Wednesday, January 20, 2010

Sherlock Holmes

Rating : 8/10
Release Date : 8th Jan, 2010 (India)
Time : 128 minutes
Director : Guy Ritchie; Writer : Michael Robert Johnson, Anthony Peckham, Simon Kinberg; Music : Hans Zimmer
Starring : Robert Downey Jr, Jude Law, Rachel McAdams, Mark Strong, Eddie Marsan, Geraldine James, Kelly Reilly

The true measure of the genius behind this film is that it borrows a mere skeletal outline of Conan Doyle’s Holmes, infuses an overall raw physicality, concocts a new case, gives its characters a fresh outlook to life and yet, does it all without totally alienating people born and brought up (like me) on Jeremy Brett and / or the 56 short stories / 4 novels preceding it.

The case is engaging, different to most that Holmes faced previously (involves the black arts) and has sufficient twists and turns to keep us glued. Holmes arrests a Lord Blackwood, who’s butchered 5 women to death, and he is sentenced to death. Yet it is not the end. As Lord Blackwood says, just as he’s about to be hanged, “Death is only the beginning”. And so it proves. (Didn’t Imhotep say / scribble the same thing in ‘The Mummy’ ?)

The delight comes from watching the familiar characters : Holmes / Watson / Irene Adler / Mrs Hudson : in totally new personalities. Holmes is very talkative, effusive, quite an extrovert with a mischievous sense of humour. He has lost none of his famous deductive powers but has also acquired a rugged physicality, a person who loves to box, wager, drink, loves a challenge and to fight, get into a scrap.
Watson, is more taciturn, is no longer the understudy or under Holmes shadow but almost as strong / intelligent a personality by himself. One interesting aspect through the film is the resentment Holmes feels towards Watson as he is about to leave 221 B Baker Street and take up residence with Mary Morston. On many occasions, he’s trying to lure Watson back, to get him to accompany him on his adventures once more, and a couple of times he’s even trying to split Watson & Mary up. I enjoyed watching this relationship, the easy banter, and the sense of humour between them.

Irene Adler, is an attractive rogue woman, imbued with a sensuality and motives not fully explained. Again the relationship between Holmes and her is beautifully shown, that of equals once again, matching their wits against each other. And Blackwood proves a worthy adversary, testing the combined skills of the three individuals mentioned above.

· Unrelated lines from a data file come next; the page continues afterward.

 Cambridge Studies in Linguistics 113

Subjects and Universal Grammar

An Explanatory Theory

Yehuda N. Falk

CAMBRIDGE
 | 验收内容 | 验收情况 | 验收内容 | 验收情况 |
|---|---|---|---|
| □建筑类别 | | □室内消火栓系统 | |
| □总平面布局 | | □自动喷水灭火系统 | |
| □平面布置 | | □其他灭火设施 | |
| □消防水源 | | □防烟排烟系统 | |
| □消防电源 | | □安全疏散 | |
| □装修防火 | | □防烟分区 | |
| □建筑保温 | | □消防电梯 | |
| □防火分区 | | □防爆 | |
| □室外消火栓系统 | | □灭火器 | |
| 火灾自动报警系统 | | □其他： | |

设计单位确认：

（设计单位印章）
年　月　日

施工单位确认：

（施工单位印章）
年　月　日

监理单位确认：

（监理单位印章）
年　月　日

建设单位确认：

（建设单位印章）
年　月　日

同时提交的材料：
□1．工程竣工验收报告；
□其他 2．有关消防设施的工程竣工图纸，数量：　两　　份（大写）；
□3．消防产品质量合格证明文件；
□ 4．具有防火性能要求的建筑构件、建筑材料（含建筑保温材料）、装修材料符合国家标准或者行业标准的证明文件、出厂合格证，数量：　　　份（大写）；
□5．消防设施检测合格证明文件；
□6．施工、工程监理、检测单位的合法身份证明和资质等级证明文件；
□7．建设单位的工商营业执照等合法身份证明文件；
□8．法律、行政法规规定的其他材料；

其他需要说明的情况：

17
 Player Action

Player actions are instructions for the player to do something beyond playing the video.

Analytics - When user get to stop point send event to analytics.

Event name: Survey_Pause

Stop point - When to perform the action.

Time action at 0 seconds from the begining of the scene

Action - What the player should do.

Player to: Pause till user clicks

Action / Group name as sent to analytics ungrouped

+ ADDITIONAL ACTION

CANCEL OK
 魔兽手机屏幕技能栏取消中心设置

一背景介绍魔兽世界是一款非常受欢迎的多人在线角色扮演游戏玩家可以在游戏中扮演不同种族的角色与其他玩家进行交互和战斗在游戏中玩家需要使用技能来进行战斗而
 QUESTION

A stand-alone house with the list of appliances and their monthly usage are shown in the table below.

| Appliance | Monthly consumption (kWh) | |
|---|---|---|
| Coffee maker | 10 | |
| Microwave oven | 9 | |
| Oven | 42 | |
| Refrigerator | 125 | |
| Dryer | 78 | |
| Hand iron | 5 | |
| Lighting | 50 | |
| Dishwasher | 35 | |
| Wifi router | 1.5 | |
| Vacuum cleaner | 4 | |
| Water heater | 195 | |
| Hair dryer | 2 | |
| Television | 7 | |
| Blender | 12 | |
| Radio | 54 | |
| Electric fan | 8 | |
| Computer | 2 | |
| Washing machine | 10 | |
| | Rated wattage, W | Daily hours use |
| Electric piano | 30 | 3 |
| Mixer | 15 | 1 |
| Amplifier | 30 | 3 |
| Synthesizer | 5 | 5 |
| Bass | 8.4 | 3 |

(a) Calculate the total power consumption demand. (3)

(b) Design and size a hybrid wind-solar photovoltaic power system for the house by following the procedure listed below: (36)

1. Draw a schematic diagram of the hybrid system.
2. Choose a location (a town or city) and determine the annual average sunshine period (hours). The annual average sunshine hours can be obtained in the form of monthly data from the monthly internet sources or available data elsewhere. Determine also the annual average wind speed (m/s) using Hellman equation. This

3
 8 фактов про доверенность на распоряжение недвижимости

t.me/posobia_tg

The action is of course, set in 19th century London, which resembles more Dharavi than the largely pristine city we know today. It is grainy, smelly, crowded and filthy. There is something about the dark underside of a city that seems to fascinate Guy Ritchie, as all his movies seem to be set in such locales. The performances were really good, very quirky, very apt, Robert Downey Jr, an actor I’d kind of given up on, delivering a very interesting take on the most famous detective of all time.

Its dark, even brutal at times. But mesmerizing. Its an interesting point of debate whether remakes should stay largely true to the original (Sabrina, The In-laws) or take just the broad outline and reinterpret them (Don, Sherlock Holmes). I love the fact that, as in life, there is no one true answer. There is a sequel built into the plot and for me, it cant quite come fast enough.

1 comment:

Rohit Deep said...

I agree. I would go to 9. Really well made and very well acted. I am becoming a bigger fan of Robert Downy Jr with each of his movies. Fast pace, twists and turns even for avid Sherlock Holmes.